─── TEXTO FORNECIDO ───
1. Introdução
A Reforma Administrativa é mais do que uma pauta política conjuntural. Ela representa um processo jurídico e institucional de reconfiguração do Estado brasileiro, com reflexos diretos sobre direitos fundamentais, competências constitucionais e a estrutura de prestação de serviços públicos.
Desde a promulgação da Constituição Federal de 1988, o Estado brasileiro assumiu o compromisso de ser Democrático, Social e Republicano, fundamentado nos princípios da legalidade, impessoalidade, moralidade, publicidade e eficiência (art. 37, caput, CF).
A reforma que ora se discute — e que retorna à pauta do Congresso sob diversas formas — busca repensar a máquina pública, redefinindo modelos de contratação, estabilidade, carreiras, gestão e responsabilidade fiscal.
Contudo, a reforma administrativa não é apenas uma questão de gestão, mas uma questão jurídica e constitucional: altera o próprio pacto federativo, o regime jurídico-administrativo e a relação entre Estado e cidadão.
________________________________________
2. O Estado em Transformação
O Estado contemporâneo está em constante processo de transformação institucional, impulsionado por três grandes forças:
1. A exigência da cidadania ativa, que demanda um Estado mais transparente e participativo;
2. A necessidade de eficiência e sustentabilidade fiscal, que requer novas formas de gestão e de controle;
3. A revolução tecnológica, que desafia estruturas burocráticas tradicionais e impõe o paradigma da governança digital.
A Reforma Administrativa se insere nesse contexto como um instrumento de modernização da administração pública, mas também de revisão do contrato social entre o Estado e seus agentes, o que exige um olhar atento à segurança jurídica, à ética pública e à preservação de direitos adquiridos.
________________________________________
3. A Reforma Administrativa como Questão Jurídica
Embora muitas vezes apresentada como uma “reforma gerencial”, a reforma administrativa é essencialmente uma questão jurídica, pois incide sobre o núcleo constitucional do Estado e sobre o regime jurídico dos servidores públicos.
3.1. Fundamento Constitucional
A Constituição de 1988 consagrou o modelo de Administração Pública em seu Título III, Capítulo VII (arts. 37 a 41), estabelecendo princípios, direitos e deveres dos agentes públicos.
Qualquer reforma que altere esse sistema precisa observar o processo legislativo das emendas constitucionais (art. 60, CF) e respeitar as cláusulas pétreas, como o regime federativo e os direitos e garantias individuais.
A modernização administrativa, portanto, deve ser compatível com o art. 37, caput e incisos, especialmente os princípios da:
• Legalidade – o administrador só age nos limites da lei;
• Impessoalidade – o interesse público se sobrepõe ao pessoal;
• Moralidade – a ética é elemento indissociável do ato administrativo;
• Publicidade – a transparência é pressuposto da legitimidade;
• Eficiência – o foco é no resultado e na efetividade do serviço.
─── SEÇÃO DE DADOS ───
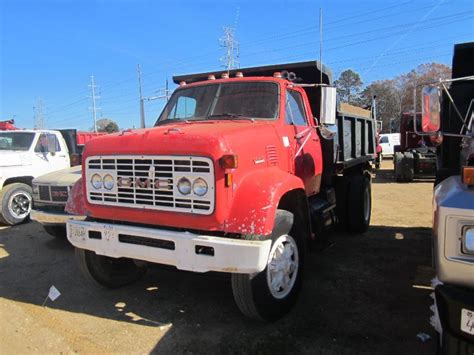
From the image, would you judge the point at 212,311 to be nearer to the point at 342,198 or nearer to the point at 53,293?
the point at 53,293

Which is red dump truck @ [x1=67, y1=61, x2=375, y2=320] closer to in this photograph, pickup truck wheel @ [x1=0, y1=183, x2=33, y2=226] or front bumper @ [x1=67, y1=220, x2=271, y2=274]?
front bumper @ [x1=67, y1=220, x2=271, y2=274]

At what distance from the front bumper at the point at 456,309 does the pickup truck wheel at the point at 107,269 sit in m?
3.05

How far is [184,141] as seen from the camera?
11.8 ft

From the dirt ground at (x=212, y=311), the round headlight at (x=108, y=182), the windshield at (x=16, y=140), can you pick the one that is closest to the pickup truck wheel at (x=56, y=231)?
the dirt ground at (x=212, y=311)

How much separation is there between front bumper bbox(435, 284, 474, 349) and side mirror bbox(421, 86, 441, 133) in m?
1.31

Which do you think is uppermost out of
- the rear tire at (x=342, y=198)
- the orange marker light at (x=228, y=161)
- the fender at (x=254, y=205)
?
the orange marker light at (x=228, y=161)

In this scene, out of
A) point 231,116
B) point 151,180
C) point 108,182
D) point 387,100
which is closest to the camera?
point 151,180

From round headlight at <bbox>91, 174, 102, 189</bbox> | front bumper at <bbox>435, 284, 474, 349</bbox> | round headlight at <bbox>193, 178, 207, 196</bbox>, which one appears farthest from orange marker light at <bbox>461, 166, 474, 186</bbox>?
round headlight at <bbox>91, 174, 102, 189</bbox>

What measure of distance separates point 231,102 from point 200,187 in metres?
1.76

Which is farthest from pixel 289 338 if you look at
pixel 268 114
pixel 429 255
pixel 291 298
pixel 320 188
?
pixel 429 255

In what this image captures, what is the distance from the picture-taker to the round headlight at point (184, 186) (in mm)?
3555

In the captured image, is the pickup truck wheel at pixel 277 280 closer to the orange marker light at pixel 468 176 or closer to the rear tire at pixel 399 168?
the orange marker light at pixel 468 176

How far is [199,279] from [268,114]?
2154 mm

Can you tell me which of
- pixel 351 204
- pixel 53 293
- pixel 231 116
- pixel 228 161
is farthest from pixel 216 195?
pixel 351 204
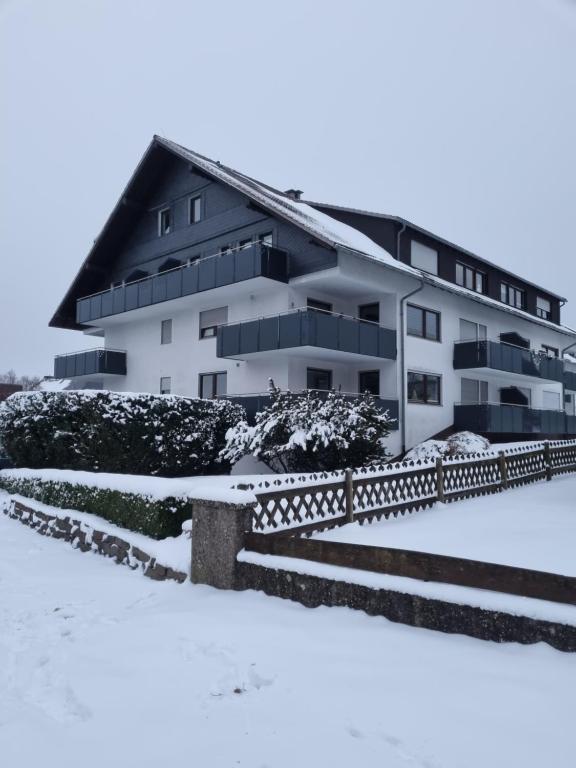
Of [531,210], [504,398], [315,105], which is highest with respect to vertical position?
[315,105]

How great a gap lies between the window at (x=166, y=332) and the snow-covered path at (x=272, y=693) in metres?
21.3

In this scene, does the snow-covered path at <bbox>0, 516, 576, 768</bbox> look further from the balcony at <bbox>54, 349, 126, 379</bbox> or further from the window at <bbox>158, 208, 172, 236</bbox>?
the window at <bbox>158, 208, 172, 236</bbox>

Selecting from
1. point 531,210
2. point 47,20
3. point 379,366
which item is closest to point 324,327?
point 379,366

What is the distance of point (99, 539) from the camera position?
383 inches

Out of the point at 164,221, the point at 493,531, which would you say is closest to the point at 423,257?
the point at 164,221

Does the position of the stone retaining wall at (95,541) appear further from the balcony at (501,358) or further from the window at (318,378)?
the balcony at (501,358)

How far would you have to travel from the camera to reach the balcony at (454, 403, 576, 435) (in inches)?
934

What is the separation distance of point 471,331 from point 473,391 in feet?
8.72

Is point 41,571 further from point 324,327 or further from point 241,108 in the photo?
point 241,108

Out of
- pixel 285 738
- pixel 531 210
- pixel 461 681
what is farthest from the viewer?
pixel 531 210

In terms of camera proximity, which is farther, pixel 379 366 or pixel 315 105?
pixel 315 105

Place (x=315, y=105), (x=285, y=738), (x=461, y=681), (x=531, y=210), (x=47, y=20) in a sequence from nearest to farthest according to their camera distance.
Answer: (x=285, y=738) < (x=461, y=681) < (x=47, y=20) < (x=315, y=105) < (x=531, y=210)

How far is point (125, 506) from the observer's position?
971 centimetres

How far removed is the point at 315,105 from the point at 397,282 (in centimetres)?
12372
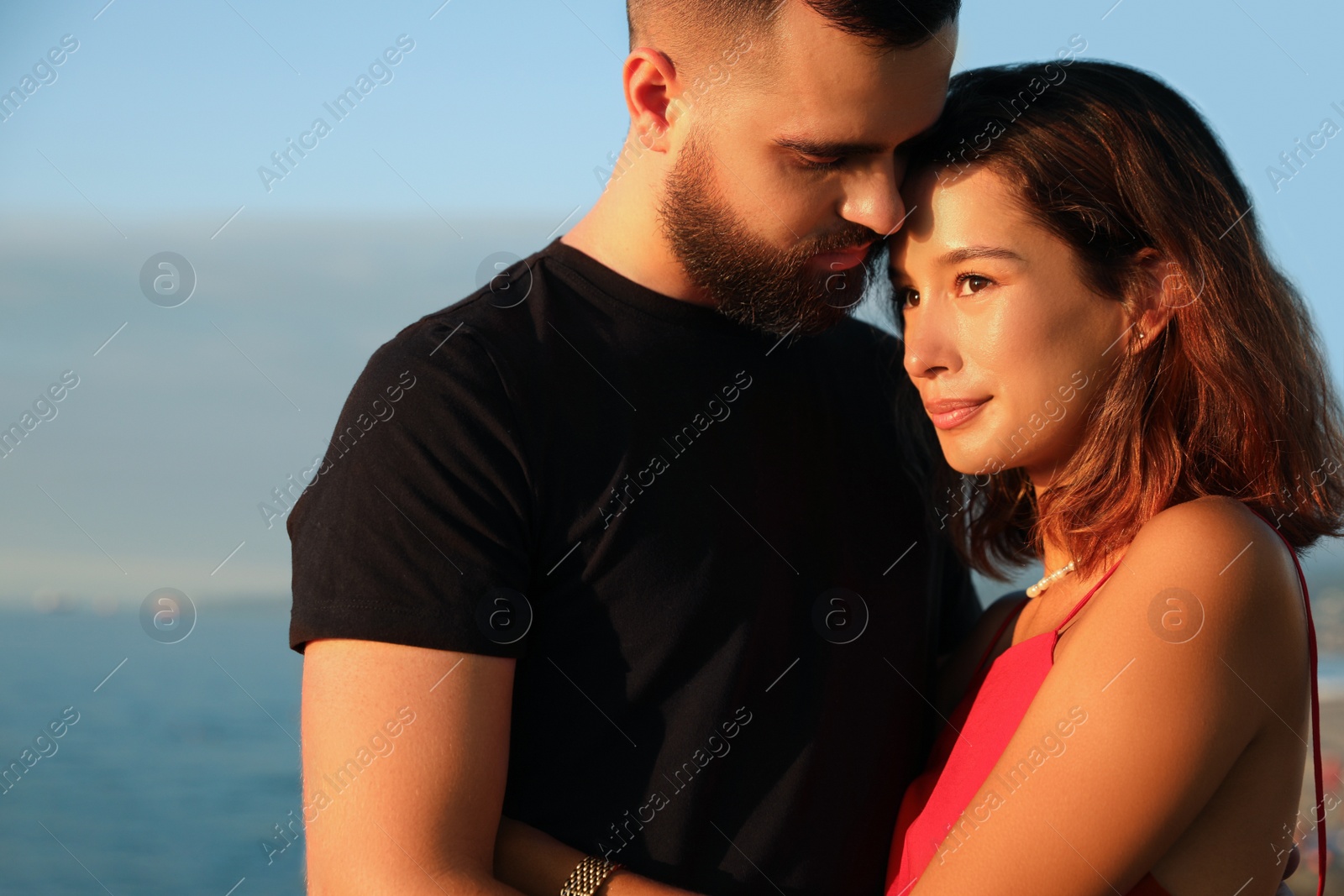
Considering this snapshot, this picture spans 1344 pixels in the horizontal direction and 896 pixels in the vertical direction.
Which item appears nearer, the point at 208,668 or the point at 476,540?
the point at 476,540

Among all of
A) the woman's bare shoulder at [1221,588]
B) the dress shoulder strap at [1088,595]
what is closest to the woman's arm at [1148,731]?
the woman's bare shoulder at [1221,588]

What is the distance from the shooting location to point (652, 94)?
2025 mm

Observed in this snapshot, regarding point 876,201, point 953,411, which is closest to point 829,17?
point 876,201

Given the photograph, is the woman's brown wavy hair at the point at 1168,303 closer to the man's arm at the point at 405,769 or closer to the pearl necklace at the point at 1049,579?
the pearl necklace at the point at 1049,579

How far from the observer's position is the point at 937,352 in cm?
189

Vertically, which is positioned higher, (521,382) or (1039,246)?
(1039,246)

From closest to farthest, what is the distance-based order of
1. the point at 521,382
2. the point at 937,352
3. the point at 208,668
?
1. the point at 521,382
2. the point at 937,352
3. the point at 208,668

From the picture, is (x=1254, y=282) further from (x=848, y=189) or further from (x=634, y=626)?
(x=634, y=626)

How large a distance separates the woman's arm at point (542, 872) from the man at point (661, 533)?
1 cm

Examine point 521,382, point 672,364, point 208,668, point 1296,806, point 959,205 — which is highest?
point 959,205

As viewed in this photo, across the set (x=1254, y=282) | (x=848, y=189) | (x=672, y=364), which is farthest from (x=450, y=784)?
(x=1254, y=282)

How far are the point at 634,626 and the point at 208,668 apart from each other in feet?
76.6

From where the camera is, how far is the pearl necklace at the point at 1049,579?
2004 mm

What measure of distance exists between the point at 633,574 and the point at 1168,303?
1.05m
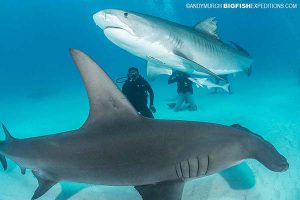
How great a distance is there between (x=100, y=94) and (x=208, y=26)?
10.4 feet

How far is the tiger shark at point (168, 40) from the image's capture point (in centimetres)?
413

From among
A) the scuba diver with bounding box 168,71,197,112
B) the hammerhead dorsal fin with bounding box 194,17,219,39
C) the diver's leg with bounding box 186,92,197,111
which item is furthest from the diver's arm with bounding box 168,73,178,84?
the hammerhead dorsal fin with bounding box 194,17,219,39

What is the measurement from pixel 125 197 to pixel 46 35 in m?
156

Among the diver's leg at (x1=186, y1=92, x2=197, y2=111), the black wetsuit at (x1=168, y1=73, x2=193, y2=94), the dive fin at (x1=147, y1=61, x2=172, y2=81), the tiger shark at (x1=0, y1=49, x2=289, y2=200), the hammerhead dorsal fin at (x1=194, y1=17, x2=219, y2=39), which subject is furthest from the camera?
the diver's leg at (x1=186, y1=92, x2=197, y2=111)

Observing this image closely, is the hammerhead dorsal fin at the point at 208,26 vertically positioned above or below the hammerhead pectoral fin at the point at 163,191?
above

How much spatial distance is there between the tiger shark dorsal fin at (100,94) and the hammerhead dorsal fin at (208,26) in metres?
2.90

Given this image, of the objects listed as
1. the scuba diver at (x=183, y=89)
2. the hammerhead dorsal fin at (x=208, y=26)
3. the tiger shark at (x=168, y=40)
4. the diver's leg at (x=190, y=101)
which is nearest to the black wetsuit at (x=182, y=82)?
the scuba diver at (x=183, y=89)

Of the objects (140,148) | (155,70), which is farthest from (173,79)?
(140,148)

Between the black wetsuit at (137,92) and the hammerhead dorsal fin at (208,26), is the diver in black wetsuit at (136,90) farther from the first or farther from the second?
the hammerhead dorsal fin at (208,26)

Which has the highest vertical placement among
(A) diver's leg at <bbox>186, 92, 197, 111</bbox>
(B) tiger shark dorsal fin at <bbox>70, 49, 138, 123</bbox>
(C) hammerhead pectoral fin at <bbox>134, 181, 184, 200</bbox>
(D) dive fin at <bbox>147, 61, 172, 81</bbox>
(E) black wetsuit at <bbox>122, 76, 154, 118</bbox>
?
(B) tiger shark dorsal fin at <bbox>70, 49, 138, 123</bbox>

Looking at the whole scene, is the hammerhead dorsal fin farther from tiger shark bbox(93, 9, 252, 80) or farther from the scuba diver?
the scuba diver

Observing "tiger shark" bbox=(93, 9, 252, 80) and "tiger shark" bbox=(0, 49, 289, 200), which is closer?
"tiger shark" bbox=(0, 49, 289, 200)

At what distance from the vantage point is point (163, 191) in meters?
2.73

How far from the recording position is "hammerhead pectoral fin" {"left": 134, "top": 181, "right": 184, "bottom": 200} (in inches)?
106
───
CONJUNTO DE TAREFAS.
**1.** Reproduza fielmente o trecho do texto sobre a Reforma Administrativa, começando nas palavras "Desde a promulgação" e parando logo após as palavras "Estado e cidadão.".
**2.** Reúna, sem nenhuma alteração, todas as linhas dos registros em que aparece a palavra "objects".
Os registros não têm relação alguma com o texto sobre a Reforma Administrativa.

RESPOSTAS POR TAREFA.
**1.**
Desde a promulgação da Constituição Federal de 1988, o Estado brasileiro assumiu o compromisso de ser Democrático, Social e Republicano, fundamentado nos princípios da legalidade, impessoalidade, moralidade, publicidade e eficiência (art. 37, caput, CF).
A reforma que ora se discute — e que retorna à pauta do Congresso sob diversas formas — busca repensar a máquina pública, redefinindo modelos de contratação, estabilidade, carreiras, gestão e responsabilidade fiscal.
Contudo, a reforma administrativa não é apenas uma questão de gestão, mas uma questão jurídica e constitucional: altera o próprio pacto federativo, o regime jurídico-administrativo e a relação entre Estado e cidadão.

**2.**
Given this image, of the objects listed as
Of the objects (140,148) | (155,70), which is farthest from (173,79)?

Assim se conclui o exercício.